The United States put themselves in a solid position to advance from Group A with their largest-ever victory against Costa Rica. If you want to read a story about how the US dug deep after a listless performance against Colombia and produced something totally different against Costa Rica, you should read Aaron Timms’s piece for The Guardian. It’s well-written, and captures the views of a lot of people on the game. For me, the game had many continuities with the loss to Colombia (it helps that my assessment of that game was more positive than some others).
The most obvious continuity was the starting XI, the first time Jürgen Klinsmann has used the same line-up in consecutive games since a the final pre-tournament warm-up and the first game of the World Cup. The only real difference was that the US midfield was able to spread out into a triangle from the outset. For Costa Rica, manager Óscar Ramírez was forced to bring in Francisco Calvo for suspended center-back Kendall Waston, but also replaced defensive midfielder Yeltsin Tejeda with winger Christian Bolaños, shifting Costa Rica to a 3-3-1-3. Bryan Ruiz moved freely across the attacking line from the “1” spot, and because Joel Campbell and Bolaños were fairly deep, the formation sometimes looked like a 3-5-2 with Ruiz as a second, withdrawn striker. The other notable difference from Costa Rica’s first game was Johnny Acosta’s positioning in front of the other center-backs, perhaps to help support Celso Borges in midfield.
Costa Rica were definitely the more threatening side to start the game, but this time the United States earned an early set piece goal rather than giving one up. Bobby Wood was clearly pushed down in the box, and Clint Dempsey’s penalty kick put the US up against the run of play. Many commentators have suggested that the United States controlled things from here on, but in my view Costa Rica remained the more threatening side despite the early substitution of an injured Marco Ureña by Álvaro Saborío. Not unlike the US against Colombia, they dominated possession and penetrated the attacking third without being able to produce serious chances at the final moment. They remained the better side for the first third of the game, up to a series of 3 counter-attacking chances from the US that started at 33′ and culminated in Jermaine Jones’s 37′ goal. In fact, even as the United States was taking control of the game, Costa Rica managed a dangerous 35′ attack down the left flank that ended with the ball in Brad Guzan’s hands at the near post.Embed from Getty Images
Following the second goal, Klinsmann shifted the United States into a 4-4-2, Wood joining Dempsey up top and Alejandro Bedoya sliding out to left wing. The change (which against Colombia had been introduced to chase the game) caught Costa Rica unawares, and Bobby Wood hit a fantastic striker’s goal to put the US comfortably ahead going into halftime.

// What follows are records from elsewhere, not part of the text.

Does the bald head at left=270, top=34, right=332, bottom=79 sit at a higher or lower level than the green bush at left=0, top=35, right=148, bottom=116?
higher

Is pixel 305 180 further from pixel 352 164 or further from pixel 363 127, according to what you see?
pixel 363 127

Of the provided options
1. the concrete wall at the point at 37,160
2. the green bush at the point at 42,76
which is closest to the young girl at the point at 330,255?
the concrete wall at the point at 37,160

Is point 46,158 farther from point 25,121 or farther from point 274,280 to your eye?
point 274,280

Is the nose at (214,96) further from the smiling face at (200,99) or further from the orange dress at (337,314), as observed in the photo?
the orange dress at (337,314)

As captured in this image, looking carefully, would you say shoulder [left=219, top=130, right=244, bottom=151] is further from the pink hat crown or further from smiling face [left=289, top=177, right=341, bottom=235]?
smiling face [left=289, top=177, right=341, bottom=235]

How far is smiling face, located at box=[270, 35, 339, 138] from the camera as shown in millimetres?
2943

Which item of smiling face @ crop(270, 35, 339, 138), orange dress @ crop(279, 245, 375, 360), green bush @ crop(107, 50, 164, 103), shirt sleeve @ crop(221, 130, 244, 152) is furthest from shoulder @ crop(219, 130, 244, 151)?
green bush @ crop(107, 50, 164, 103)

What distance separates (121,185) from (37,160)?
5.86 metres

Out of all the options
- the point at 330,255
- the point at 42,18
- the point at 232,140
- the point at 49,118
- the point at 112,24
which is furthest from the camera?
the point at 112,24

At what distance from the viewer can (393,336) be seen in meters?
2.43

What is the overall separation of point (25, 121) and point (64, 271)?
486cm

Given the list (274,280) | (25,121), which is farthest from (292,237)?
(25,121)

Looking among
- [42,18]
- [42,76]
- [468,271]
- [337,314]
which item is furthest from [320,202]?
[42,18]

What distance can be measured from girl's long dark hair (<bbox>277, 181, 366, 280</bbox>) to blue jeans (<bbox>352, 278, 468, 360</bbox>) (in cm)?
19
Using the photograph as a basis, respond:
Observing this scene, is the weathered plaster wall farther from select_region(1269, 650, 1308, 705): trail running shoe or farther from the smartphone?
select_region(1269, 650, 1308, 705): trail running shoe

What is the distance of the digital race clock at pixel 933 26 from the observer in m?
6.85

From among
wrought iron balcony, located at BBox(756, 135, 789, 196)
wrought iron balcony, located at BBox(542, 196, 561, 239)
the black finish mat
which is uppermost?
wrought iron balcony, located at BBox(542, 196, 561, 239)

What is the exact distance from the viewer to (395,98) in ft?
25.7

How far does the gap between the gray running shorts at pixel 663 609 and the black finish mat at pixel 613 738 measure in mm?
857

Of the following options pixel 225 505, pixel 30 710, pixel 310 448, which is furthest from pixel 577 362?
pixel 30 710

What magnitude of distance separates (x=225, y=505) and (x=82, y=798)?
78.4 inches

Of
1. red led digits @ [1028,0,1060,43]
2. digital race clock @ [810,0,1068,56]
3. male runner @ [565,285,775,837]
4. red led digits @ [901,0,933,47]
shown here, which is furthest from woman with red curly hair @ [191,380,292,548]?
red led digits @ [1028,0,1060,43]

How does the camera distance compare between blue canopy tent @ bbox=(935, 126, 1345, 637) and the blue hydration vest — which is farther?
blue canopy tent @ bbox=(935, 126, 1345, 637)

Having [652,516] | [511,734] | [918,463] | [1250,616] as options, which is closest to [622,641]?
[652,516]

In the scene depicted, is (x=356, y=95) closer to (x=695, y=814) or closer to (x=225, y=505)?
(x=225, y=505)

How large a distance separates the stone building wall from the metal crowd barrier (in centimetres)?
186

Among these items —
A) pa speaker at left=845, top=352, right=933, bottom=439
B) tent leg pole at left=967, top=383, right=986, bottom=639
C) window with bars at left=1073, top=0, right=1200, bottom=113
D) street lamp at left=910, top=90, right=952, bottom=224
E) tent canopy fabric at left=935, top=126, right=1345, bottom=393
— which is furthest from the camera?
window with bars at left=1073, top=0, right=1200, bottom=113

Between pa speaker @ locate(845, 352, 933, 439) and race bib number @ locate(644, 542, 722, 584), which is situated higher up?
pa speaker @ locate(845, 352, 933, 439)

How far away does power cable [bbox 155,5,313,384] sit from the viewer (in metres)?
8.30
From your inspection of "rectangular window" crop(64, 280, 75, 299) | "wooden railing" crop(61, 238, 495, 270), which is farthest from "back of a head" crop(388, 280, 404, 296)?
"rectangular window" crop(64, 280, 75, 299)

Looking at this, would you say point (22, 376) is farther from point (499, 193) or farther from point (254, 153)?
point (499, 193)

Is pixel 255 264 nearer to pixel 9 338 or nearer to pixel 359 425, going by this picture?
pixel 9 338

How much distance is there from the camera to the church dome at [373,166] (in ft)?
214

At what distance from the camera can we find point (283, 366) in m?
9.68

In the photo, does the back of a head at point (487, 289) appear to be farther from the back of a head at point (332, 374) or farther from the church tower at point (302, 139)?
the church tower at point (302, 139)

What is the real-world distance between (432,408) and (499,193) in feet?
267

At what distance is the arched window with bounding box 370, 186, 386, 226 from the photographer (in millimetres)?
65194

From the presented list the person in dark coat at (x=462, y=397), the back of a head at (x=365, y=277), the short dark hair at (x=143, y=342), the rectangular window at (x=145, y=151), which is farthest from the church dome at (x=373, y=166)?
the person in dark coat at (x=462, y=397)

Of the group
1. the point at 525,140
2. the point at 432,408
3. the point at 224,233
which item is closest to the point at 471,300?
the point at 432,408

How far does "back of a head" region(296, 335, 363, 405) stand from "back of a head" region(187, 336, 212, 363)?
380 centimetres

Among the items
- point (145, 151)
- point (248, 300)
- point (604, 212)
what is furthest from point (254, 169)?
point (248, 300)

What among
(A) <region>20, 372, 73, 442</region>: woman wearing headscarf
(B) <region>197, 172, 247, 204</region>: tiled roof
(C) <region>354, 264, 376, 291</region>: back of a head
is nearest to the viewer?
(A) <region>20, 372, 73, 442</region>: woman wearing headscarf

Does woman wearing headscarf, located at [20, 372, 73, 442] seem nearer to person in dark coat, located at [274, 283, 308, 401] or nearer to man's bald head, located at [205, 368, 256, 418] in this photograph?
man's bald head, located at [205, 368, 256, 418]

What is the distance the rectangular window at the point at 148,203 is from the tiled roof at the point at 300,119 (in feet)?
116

Costa Rica adjusted to the change in the second half, replacing their entire right flank (including a very poor Campbell, whose role was taken over by Bolaños) and bringing on central midfielder Randall Azofeifa to shift into a more possession-oriented 3-4-3 (Ruiz moving out to the left of Saborío). They again dominated possession against a United States team that was content to sit back, but which was now also outmanned in the middle of the pitch. But Costa Rica’s chances still foundered, and they already looked defeated by the 70′ substitution of Graham Zusi. He replaced Bobby Wood, allowing the more energetic if less talented Gyasi Zardes to move up top and getting a legitimate winger onto the right flank. Zardes’s pressing was immediately effective, and at 87′ Zusi was able to strip Calvo and score a final goal to strengthen the US goal difference.
While the result was much more pleasing for US fans than the Colombia game, I’m not sure the play was significantly better. Here our chances fell and Costa Rica’s didn’t, and especially once you factor in the quality gap between Colombia and Costa Rica, I’m not sure how much difference can be drawn between the two performances. Certainly, Colombia’s sparkling game against Paraguay, especially that of James Rodríguez, suggests that the United States deserves more credit than they got for containing the fluid and challenging group leaders. Paraguay remain a serious threat to US chances of advancing, and that game will now clearly determine the final assessment of Klinsmann’s side in this tournament.